Premium
Speed of action of anesthetics and hydrogen‐bond proton‐acceptor properties. Estimation of the free energy of interaction of O ⃛H—O bonding in hindered phenols based on cndo/2 potentials
Author(s) -
Davies R. H.,
Mason R. C.,
Smith D. A.,
McNeillie D. J.,
James R.
Publication year - 2009
Publication title -
international journal of quantum chemistry
Language(s) - English
Resource type - Journals
SCImago Journal Rank - 0.484
H-Index - 105
eISSN - 1097-461X
pISSN - 0020-7608
DOI - 10.1002/qua.560140723
Subject(s) - cndo/2 , hydrogen bond , chemistry , conformational isomerism , steric effects , acceptor , computational chemistry , interaction energy , bond energy , proton , molecule , stereochemistry , organic chemistry , physics , quantum mechanics , condensed matter physics
Estimates of the relative free energies of O ⃛H—O bonding in 2,6‐dialkyl hindered phenol‐water interactions have been made based on CNDO/2 potentials. To compute the free energies it was found necessary to examine a number of phenolic conformers for each interaction since conformers of small populations in the unbonded species became dominant in the bonded forms. An empiric potential was developed from the CNDO/2 results for a linear O ⃛H—O bond based on the Rydberg potential.
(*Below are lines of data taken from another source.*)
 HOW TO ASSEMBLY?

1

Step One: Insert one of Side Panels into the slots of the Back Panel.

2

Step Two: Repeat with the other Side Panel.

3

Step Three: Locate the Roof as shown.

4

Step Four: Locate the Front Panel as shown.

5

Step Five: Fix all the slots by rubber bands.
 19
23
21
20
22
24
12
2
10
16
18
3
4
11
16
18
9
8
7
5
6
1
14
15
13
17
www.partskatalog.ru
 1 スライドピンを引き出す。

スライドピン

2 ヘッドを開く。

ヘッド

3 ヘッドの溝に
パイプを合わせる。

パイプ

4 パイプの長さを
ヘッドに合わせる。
The limitations of using electrostatic terms in the potential were examined. The steric effects of neighboring atoms were accurately incorporated into the potential by the use of repulsive exponential terms. Charge directionality from the proton acceptor was not observed. Reproducibility in hydrogen bonding was achieved to ±0.13 kcal over a 3–7 kcal range of hydrogen‐bond interaction. The statistics of the interaction were computed for 2,6‐dimethyl, 2,6‐diisopropyl, and 2,6‐di‐ t ‐butyl phenol conformer‐water interactions. The average energies of interaction were very similar, being 5.5, 5.4, and 5.4 kcal, respectively, compared to the minimum energies of interaction of 7.4, 7.4, and 6.9 kcal observed for each compound. While the differences between the free energies of interaction of the phenolic proton acceptors were entropy dominated, the estimate of the difference between the 2,6‐dimethyl and 2,6‐diisopropyl phenol‐water interactions was small (0.3 kcal). A similar difference comparison for the less entropy favored 2,6‐di‐ t ‐butyl phenol‐water interaction gave an estimate of 1.5 kcal.